The wireless device 202 may include a processor 204 which controls operation of the wireless device 202. The processor 204 may also be referred to as a central processing unit (CPU). Memory 206, which may include both read-only memory (ROM) and random access memory (RAM), provides instructions and data to the processor 204. A portion of the memory 206 may also include non-volatile random access memory (NVRAM). The processor 204 typically performs logical and arithmetic operations based on program instructions stored within the memory 206. The instructions in the memory 206 may be executable to implement the methods described herein.

The processor 204 may comprise or be a component of a processing system implemented with one or more processors. The one or more processors may be implemented with any combination of general-purpose microprocessors, microcontrollers, digital signal processors (DSPs), field programmable gate array (FPGAs), programmable logic devices (PLDs), controllers, state machines, gated logic, discrete hardware components, dedicated hardware finite state machines, or any other suitable entities that can perform calculations or other manipulations of information.

The processing system may also include machine-readable media for storing software. Software shall be construed broadly to mean any type of instructions, whether referred to as software, firmware, middleware, microcode, hardware description language, or otherwise. Instructions may include code (e.g., in source code format, binary code format, executable code format, or any other suitable format of code). The instructions, when executed by the one or more processors, cause the processing system to perform the various functions described herein.

The wireless device 202 may also include a housing 208 that may include a transmitter 210 and a receiver 212 to allow transmission and reception of data between the wireless device 202 and a remote location. The transmitter 210 and receiver 212 may be combined into a transceiver 214. An antenna 216 may be attached to the housing 208 and electrically coupled to the transceiver 214. The wireless device 202 may also include (not shown) multiple transmitters, multiple receivers, multiple transceivers, and/or multiple antennas.

The wireless device 202 may also include a signal detector 218 that may be used in an effort to detect and quantify the level of signals received by the transceiver 214. The signal detector 218 may detect such signals as total energy, energy per subcarrier per symbol, power spectral density and other signals. The wireless device 202 may also include a digital signal processor (DSP) 220 for use in processing signals. The DSP 220 may be configured to generate a data unit for transmission. In some aspects, the data unit may comprise a physical layer data unit (PPDU). In some aspects, the PPDU is referred to as a packet.

The wireless device 202 may further comprise a user interface 222 in some aspects. The user interface 222 may comprise a keypad, a microphone, a speaker, and/or a display. The user interface 222 may include any element or component that conveys information to a user of the wireless device 202 and/or receives input from the user.

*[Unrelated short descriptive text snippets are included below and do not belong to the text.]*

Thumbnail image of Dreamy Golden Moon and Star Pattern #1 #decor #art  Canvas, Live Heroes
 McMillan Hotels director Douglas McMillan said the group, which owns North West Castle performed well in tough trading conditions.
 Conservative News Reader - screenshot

The various components of the wireless device 202 may be coupled together by a bus system 226. The bus system 226 may include a data bus, for example, as well as a power bus, a control signal bus, and a status signal bus in addition to the data bus. Those skilled in the art will appreciate the components of the wireless device 202 may be coupled together or accept or provide inputs to each other using some other mechanism.

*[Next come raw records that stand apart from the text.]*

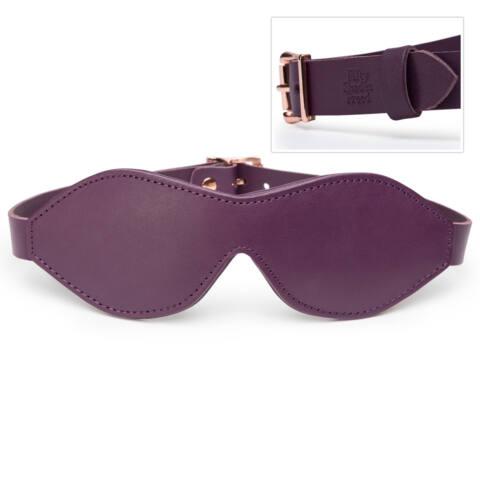 Fifty Shades Freed Leather Blindfold - kožená maska na oči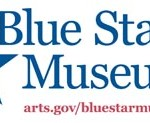 Free museum admission all summer to active military and families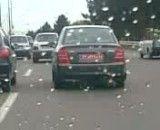 سوء استفاده از خودروی دولتی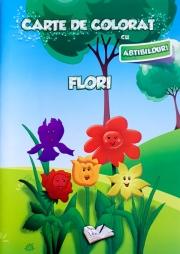 Carte de colorat cu abtibilduri. Flori.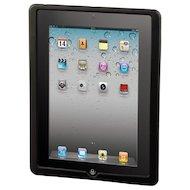 Фото Чехол для планшетного ПК Hama H-107885 для iPad 2 силикон черный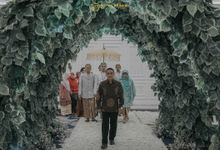 The Sacred moment of Nadia & Didit Akad by Menara Mandiri (Ex. Plaza Bapindo) by IKK Wedding
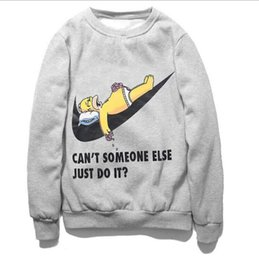 Wholesale 2016 hip hop hoodie Bart Simpson creative print D sweatshirt the funny cartoon just do it letter brand fleece women men hoodie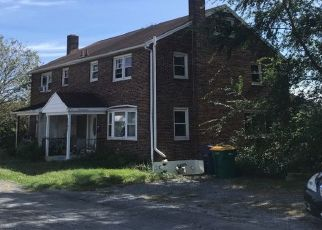 Pre Foreclosure in Reading 19609 PORTLAND AVE - Property ID: 1375052820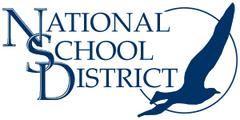 nsd-logo-120px-height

Although a number of separate components are illustrated in FIG. 2, those skilled in the art will recognize that one or more of the components may be combined or commonly implemented. For example, the processor 204 may be used to implement not only the functionality described above with respect to the processor 204, but also to implement the functionality described above with respect to the signal detector 218 and/or the DSP 220. Further, each of the components illustrated in FIG. 2 may be implemented using a plurality of separate elements.

As discussed above, the wireless device 202 may comprise an AP 104 or an STA 106, and may be used to transmit and/or receive communications. The communications exchanged between devices in a wireless network may include data units which may comprise packets or frames. In some aspects, the data units may include three types of frames, including data frames, control frames, and management frames. Data frames may be used for transmitting data from an AP and/or a STA to other APs and/or STAs. Control frames may be used together with data frames for performing various operations and for reliably delivering data (e.g., acknowledging receipt of data, polling of APs, area-clearing operations, channel acquisition, carrier-sensing maintenance functions, etc.). Management frames may be used for various supervisory functions (e.g., for joining and departing from wireless networks, etc.).

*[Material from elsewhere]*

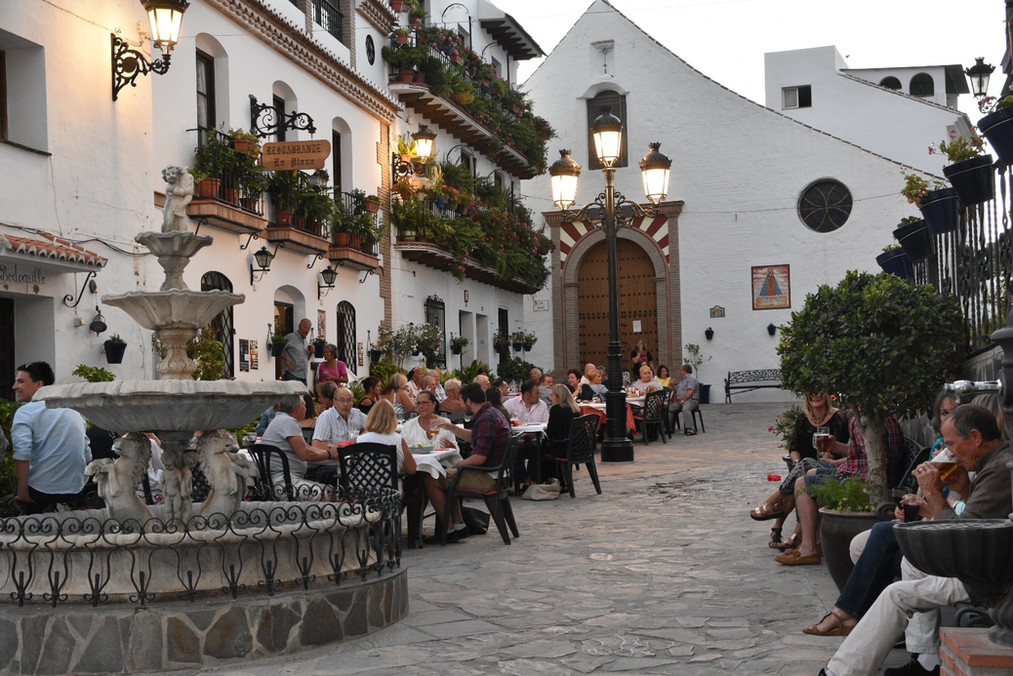 Main plaza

As discussed above, the DSP 220 and/or the processor 204 may be configured to generate a data unit for transmission. In some aspects, the generated data unit may comprise a control frame including control information and optionally a plurality of data symbols. Control frames may be used to assist in the delivery of data frames and may be included in a medium access control (MAC) header. Control frames included in a MAC header with control information and data symbols (e.g., payload data) may cause significant overhead and increased processing latency for receiving devices. For example, control frames may include protocol information, control type information, address information, payload data, etc. In some aspect, the information included in control frames may not always be necessary for the particular use of a control frame. As such, systems, methods, and non-transitory computer-readable media are needed for generating and decoding short control frames. For example, short control frames may be generated by omitting some information from the control frame and/or by including the control frame in other packet locations, such as a physical layer (PHY) preamble. For example, the control frame may comprise a physical layer (PHY) preamble that includes a plurality of fields. The fields may include one or more training fields (e.g., a short training field (STF) and a long training field (LTF)), for example, and a signal (SIG) field. Each of the training fields may include a known sequence of bits or symbols. In some aspects, the SIG field may include information about the data unit, for example a description of a length or data rate of the data unit (e.g., a LENGTH field, a modulation coding scheme (MCS) field, a bandwidth (BW) field, etc.). In some aspects, short control frames may be generated by encoding control frames in the SIG field of the PHY preamble.

FIG. 3 illustrates an example of a control frame 300 that may be generated and communicated in the system of FIG. 1. As shown, the control frame 300 includes an STF field 305, and LTF field 310, and a control SIG field 315. For example, the control frame 300 may be a PHY preamble. In some aspects, the PHY preamble may comprise a physical layer convergence protocol (PLCP) layer, as defined in the IEEE 802.11 specifications. The STF field 305 includes one or more STFs. The LTF field 310 includes one or more LTFs. The control information for the control frame 300 may be included in the SIG field 315. Further, in some aspects, the control frame may not include any additional fields or data (e.g., payload). As a result, network overhead may be reduced and throughput and processing of data packets may be increased.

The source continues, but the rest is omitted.